Aufbau des Zentralkörpers vers 1530 (≈ 1530)
Von Jehan vom Faÿ von Tailly, unvollendet.
milieu XVIIe siècle
Flaggen hinzufügen
Flaggen hinzufügen milieu XVIIe siècle (≈ 1750)
Erweiterung des Zentralkörpers.
fin XVIIe - XVIIIe siècle
Konstruktion von Flügeln
Konstruktion von Flügeln fin XVIIe - XVIIIe siècle (≈ 1895)
Abschluss des architektonischen Ensembles.
1930
Große Restaurierung
Große Restaurierung 1930 (≈ 1930)
Innendekoration und Konservierung.
14 juin 1952
Site Klassifizierung
Site Klassifizierung 14 juin 1952 (≈ 1952)
Integration in den regionalen Naturpark.
19 avril 1996
Teil MH-Registrierung
Teil MH-Registrierung 19 avril 1996 (≈ 1996)

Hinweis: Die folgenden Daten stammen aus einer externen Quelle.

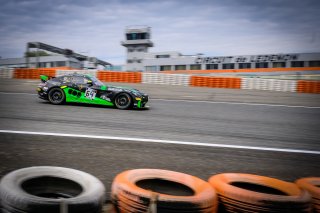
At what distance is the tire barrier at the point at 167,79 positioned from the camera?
22.8 m

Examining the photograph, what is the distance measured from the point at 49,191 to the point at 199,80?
2032 centimetres

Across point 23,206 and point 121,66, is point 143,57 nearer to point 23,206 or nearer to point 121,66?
point 121,66

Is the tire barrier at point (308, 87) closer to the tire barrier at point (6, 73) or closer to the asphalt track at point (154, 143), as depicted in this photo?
the asphalt track at point (154, 143)

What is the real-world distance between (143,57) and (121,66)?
5.66 metres

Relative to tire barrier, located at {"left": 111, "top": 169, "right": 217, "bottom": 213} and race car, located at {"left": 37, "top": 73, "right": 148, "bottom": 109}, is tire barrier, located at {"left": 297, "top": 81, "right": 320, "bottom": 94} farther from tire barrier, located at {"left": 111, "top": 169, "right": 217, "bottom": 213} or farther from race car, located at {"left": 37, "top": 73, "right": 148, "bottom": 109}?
tire barrier, located at {"left": 111, "top": 169, "right": 217, "bottom": 213}

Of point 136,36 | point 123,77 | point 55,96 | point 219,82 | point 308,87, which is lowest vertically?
point 55,96

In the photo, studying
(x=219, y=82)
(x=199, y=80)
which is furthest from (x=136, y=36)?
(x=219, y=82)

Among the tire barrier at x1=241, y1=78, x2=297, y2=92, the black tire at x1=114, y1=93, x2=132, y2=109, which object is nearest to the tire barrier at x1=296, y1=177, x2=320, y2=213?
the black tire at x1=114, y1=93, x2=132, y2=109

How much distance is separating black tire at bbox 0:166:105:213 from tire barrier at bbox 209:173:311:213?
3.97 feet

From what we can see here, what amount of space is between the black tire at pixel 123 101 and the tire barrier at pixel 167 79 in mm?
13885

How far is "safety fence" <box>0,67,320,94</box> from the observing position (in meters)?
20.5

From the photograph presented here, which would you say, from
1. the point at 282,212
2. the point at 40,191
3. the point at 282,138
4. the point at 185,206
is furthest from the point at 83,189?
the point at 282,138

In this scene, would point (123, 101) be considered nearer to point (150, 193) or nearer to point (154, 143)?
point (154, 143)

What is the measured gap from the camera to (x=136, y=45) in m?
61.4
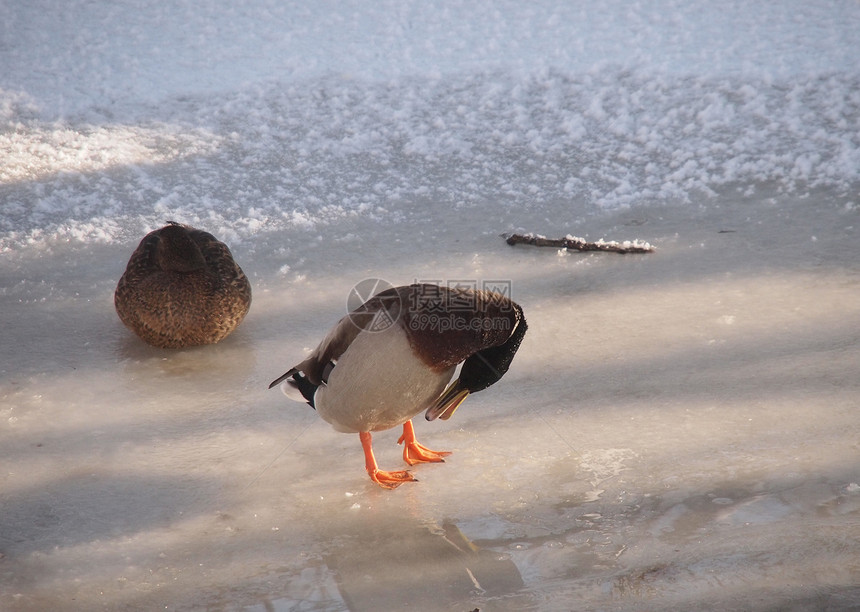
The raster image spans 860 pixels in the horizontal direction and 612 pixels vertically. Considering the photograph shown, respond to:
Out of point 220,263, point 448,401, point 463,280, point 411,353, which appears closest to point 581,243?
point 463,280

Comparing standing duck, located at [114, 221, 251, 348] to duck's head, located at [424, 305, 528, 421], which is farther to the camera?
standing duck, located at [114, 221, 251, 348]

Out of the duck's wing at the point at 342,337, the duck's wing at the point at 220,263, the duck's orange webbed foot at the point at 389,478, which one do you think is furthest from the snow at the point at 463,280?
the duck's wing at the point at 342,337

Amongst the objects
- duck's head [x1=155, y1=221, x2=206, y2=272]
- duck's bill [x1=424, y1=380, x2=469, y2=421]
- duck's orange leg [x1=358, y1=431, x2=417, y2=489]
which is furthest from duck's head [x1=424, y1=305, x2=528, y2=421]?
duck's head [x1=155, y1=221, x2=206, y2=272]

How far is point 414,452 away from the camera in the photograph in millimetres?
2834

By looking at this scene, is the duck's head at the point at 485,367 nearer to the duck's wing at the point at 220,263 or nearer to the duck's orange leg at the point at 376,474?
the duck's orange leg at the point at 376,474

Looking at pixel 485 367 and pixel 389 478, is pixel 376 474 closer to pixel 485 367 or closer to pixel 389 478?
pixel 389 478

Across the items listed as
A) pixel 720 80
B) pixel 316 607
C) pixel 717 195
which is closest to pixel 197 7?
pixel 720 80

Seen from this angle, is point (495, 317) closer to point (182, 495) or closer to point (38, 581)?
point (182, 495)

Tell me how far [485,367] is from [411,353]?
0.74 ft

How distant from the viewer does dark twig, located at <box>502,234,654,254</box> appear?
4180 mm

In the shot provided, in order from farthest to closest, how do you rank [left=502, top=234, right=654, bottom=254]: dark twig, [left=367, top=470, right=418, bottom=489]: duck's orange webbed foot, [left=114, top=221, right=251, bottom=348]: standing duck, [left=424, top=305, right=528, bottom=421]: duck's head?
1. [left=502, top=234, right=654, bottom=254]: dark twig
2. [left=114, top=221, right=251, bottom=348]: standing duck
3. [left=367, top=470, right=418, bottom=489]: duck's orange webbed foot
4. [left=424, top=305, right=528, bottom=421]: duck's head

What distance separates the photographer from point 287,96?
6270mm

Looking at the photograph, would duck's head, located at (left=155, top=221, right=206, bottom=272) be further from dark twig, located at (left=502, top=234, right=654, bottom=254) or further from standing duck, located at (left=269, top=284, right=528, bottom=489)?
dark twig, located at (left=502, top=234, right=654, bottom=254)

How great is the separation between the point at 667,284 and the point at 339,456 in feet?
5.86
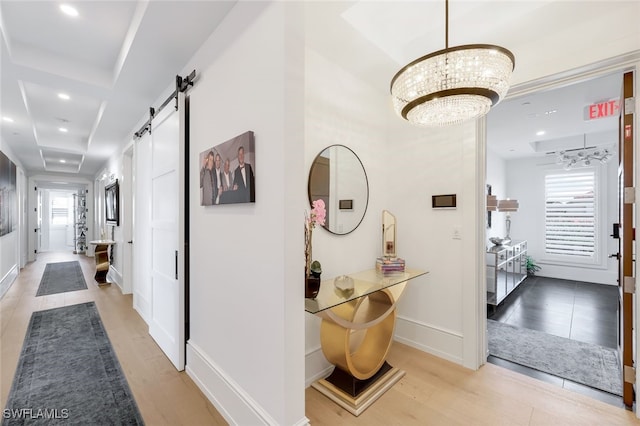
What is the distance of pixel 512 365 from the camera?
97.5 inches

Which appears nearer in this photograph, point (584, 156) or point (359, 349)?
point (359, 349)

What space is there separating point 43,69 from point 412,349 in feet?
14.7

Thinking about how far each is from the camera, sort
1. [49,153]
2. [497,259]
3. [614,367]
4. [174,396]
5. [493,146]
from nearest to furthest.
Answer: [174,396] → [614,367] → [497,259] → [493,146] → [49,153]

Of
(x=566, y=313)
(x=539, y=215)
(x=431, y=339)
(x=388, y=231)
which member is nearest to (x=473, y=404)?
(x=431, y=339)

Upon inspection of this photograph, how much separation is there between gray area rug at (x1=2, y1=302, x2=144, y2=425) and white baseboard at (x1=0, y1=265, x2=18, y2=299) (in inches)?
81.7

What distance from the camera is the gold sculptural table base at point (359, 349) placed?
1.94 metres

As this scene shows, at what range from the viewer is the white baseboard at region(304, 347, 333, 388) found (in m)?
2.19

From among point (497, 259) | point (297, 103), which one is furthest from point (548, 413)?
point (297, 103)

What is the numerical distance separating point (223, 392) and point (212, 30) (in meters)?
2.58

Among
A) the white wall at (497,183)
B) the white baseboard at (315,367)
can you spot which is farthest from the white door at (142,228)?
the white wall at (497,183)

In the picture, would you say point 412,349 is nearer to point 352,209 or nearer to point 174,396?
point 352,209

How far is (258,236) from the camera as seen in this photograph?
155cm

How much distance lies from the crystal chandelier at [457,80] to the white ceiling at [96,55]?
130 cm

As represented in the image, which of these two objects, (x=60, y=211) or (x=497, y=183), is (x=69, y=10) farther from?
(x=60, y=211)
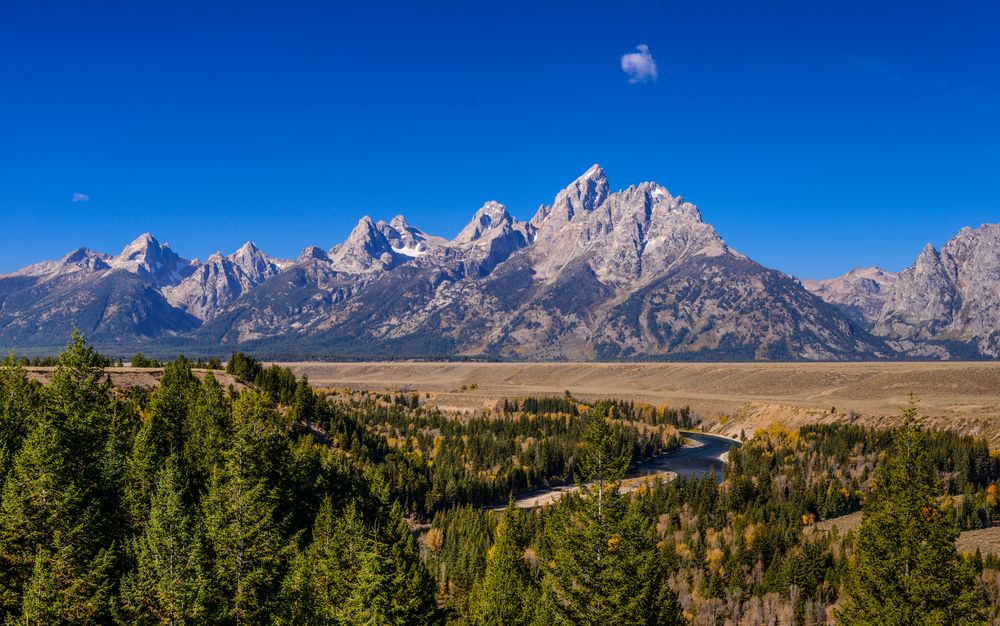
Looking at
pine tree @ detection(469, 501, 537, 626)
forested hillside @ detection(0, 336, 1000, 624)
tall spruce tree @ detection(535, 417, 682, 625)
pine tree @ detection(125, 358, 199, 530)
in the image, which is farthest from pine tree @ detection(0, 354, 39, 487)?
tall spruce tree @ detection(535, 417, 682, 625)

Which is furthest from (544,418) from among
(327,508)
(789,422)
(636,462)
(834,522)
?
(327,508)

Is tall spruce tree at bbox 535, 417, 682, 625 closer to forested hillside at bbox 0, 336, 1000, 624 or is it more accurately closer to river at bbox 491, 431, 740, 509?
forested hillside at bbox 0, 336, 1000, 624

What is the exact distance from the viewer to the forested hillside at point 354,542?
3102 cm

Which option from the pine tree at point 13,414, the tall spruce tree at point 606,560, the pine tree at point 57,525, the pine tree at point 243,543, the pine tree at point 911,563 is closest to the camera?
the tall spruce tree at point 606,560

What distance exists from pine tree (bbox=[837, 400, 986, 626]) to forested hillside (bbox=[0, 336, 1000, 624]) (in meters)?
0.10

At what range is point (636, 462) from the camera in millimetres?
159875

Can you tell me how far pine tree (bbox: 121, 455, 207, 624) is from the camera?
2858 cm

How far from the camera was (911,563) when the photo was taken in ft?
115

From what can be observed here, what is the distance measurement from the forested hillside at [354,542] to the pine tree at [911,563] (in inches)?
3.9

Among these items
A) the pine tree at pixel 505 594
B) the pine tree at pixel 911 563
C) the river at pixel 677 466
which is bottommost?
the river at pixel 677 466

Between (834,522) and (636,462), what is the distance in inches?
2547

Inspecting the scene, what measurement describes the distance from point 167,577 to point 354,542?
13.5m

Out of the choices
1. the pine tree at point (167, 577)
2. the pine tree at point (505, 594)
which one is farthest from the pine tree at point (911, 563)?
the pine tree at point (167, 577)

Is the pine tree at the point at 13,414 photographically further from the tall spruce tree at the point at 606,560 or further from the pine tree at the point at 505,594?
the tall spruce tree at the point at 606,560
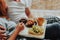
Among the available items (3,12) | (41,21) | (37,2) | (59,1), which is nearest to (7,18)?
(3,12)

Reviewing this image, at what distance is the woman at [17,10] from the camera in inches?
65.7

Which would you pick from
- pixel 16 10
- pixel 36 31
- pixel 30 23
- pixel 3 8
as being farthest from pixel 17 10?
pixel 36 31

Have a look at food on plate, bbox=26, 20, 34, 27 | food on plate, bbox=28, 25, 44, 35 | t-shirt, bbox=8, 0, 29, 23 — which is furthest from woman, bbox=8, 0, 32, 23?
food on plate, bbox=28, 25, 44, 35

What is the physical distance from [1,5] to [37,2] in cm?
80

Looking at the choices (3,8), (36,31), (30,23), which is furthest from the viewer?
(3,8)

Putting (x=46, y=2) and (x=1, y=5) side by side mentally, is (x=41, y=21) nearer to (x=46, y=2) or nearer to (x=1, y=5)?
(x=1, y=5)

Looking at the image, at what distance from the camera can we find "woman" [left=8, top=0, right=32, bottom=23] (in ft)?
5.48

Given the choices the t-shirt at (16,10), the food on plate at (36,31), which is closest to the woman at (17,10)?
the t-shirt at (16,10)

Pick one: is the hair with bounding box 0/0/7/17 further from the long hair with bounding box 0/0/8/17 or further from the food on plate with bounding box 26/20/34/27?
the food on plate with bounding box 26/20/34/27

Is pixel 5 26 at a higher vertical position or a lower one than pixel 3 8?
lower

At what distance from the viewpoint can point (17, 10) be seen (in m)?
1.70

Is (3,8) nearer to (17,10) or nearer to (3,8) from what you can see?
(3,8)

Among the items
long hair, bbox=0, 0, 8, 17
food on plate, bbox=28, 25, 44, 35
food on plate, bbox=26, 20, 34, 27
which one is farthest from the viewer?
long hair, bbox=0, 0, 8, 17

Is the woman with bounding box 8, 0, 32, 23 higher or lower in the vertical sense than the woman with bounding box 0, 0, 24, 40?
higher
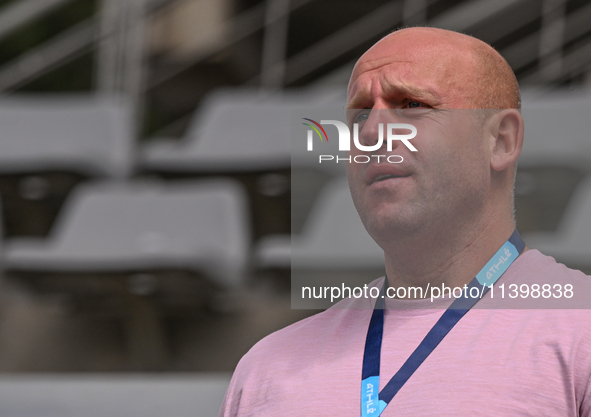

Logis, Orangerie, Scheunen und Zaun.
2018
Restaurierung des Gewächshauses
Restaurierung des Gewächshauses 2018 (≈ 2018)
Heritage Lotto Projekt.
Aujourd'hui
Aujourd'hui
Aujourd'hui Aujourd'hui (≈ 2025)
Position de référence.
Kulturgüter
Logis; Orangerie; Kühler; Scheune östlich und westlich; übrige Elemente des Zauns (Feld AH 11, 7, 14, 13): Registrierung bis zum 19. April 1996
Kennzahlen
Jehan du Faÿ du Tailly - Herr und Sponsor
Der Zentralkörper wurde um 1530 gegründet.
Guillot Pelletier - Architekten oder Handwerker
Autor des restaurierten Gewächshauses.
Ursprung und Geschichte
Das Château du Taillis in Duclair in der Seine-Maritime ist ein evolutionärer Bau, der Ende des 16. Jahrhunderts beginnt. Erbaut auf den Fundamenten eines 13. Jahrhunderts starken Hauses, wurde sein zentraler Körper um 1530 von Jehan von dem Faÿ von Tailly, lokale Herr errichtet. Die zunächst unvollendete Konstruktion wurde im siebzehnten Jahrhundert mit der Hinzufügung von zwei Pavillons wieder aufgenommen, dann im achtzehnten Jahrhundert mit seitlichen Flügeln abgeschlossen. Diese aufeinanderfolgenden Erweiterungen schaffen eine einzigartige architektonische Harmonie, symmetrisch Mischung Stile von drei Jahrhunderten.
Die Fassade des Schlosses trägt seigneuriale Wappen, Nischen und geschnitzte Pflaster, Zeugnis seines Prestiges. Der Park, der seit 1952 als Teil des Regionalen Naturparks der Normandie Seine eingestuft wurde, beherbergt jahrhundertealte Bäume wie einen riesigen Sequoia, einen Virginia Tulipier und einen Atlas Cedar. Es umfasst auch bemerkenswerte Nebengebäude: eine Orangerie inspiriert von griechisch-römischen Tempeln, Ställe in einer Kapelle aus dem 16. Jahrhundert und ein kühler. Das Gewächshaus von Guillot Pelletier profitierte von einer Restaurierung im Rahmen des Heritage Lotto 2018.
Das Schloss wurde seit 1996 teilweise als historische Denkmäler gelistet, die das Haus, Orangerie, Scheunen und Zaunelemente abdecken. Seine Geschichte spiegelt die sozialen und architektonischen Transformationen der Normandie wider, von ihrer mittelalterlichen Verteidigungsfunktion bis zu ihrer Rolle als aristokratische Residenz im 17. und 18. Jahrhundert. Eine große Restaurierung um 1930 bewahrte seine Inneneinrichtung, darunter ein Wohnzimmer, dessen Holzwerk aus einem privaten Hotel in Rouen stammt.
Historische Quellen erwähnen mehrere aufeinanderfolgende Kapellen und ein Haus für Chaplains, die die religiöse Bedeutung des Anwesens illustrieren. Heute gehört das Schloss zu einer privaten Gesellschaft und bleibt ein bemerkenswertes Beispiel des Normannischen Erbes, das Geschichte, Kunst und Natur verbindet. Sein klassifizierter Standort und seine Integration in den Naturpark unterstreichen seine Landschaft und ökologischen Wert.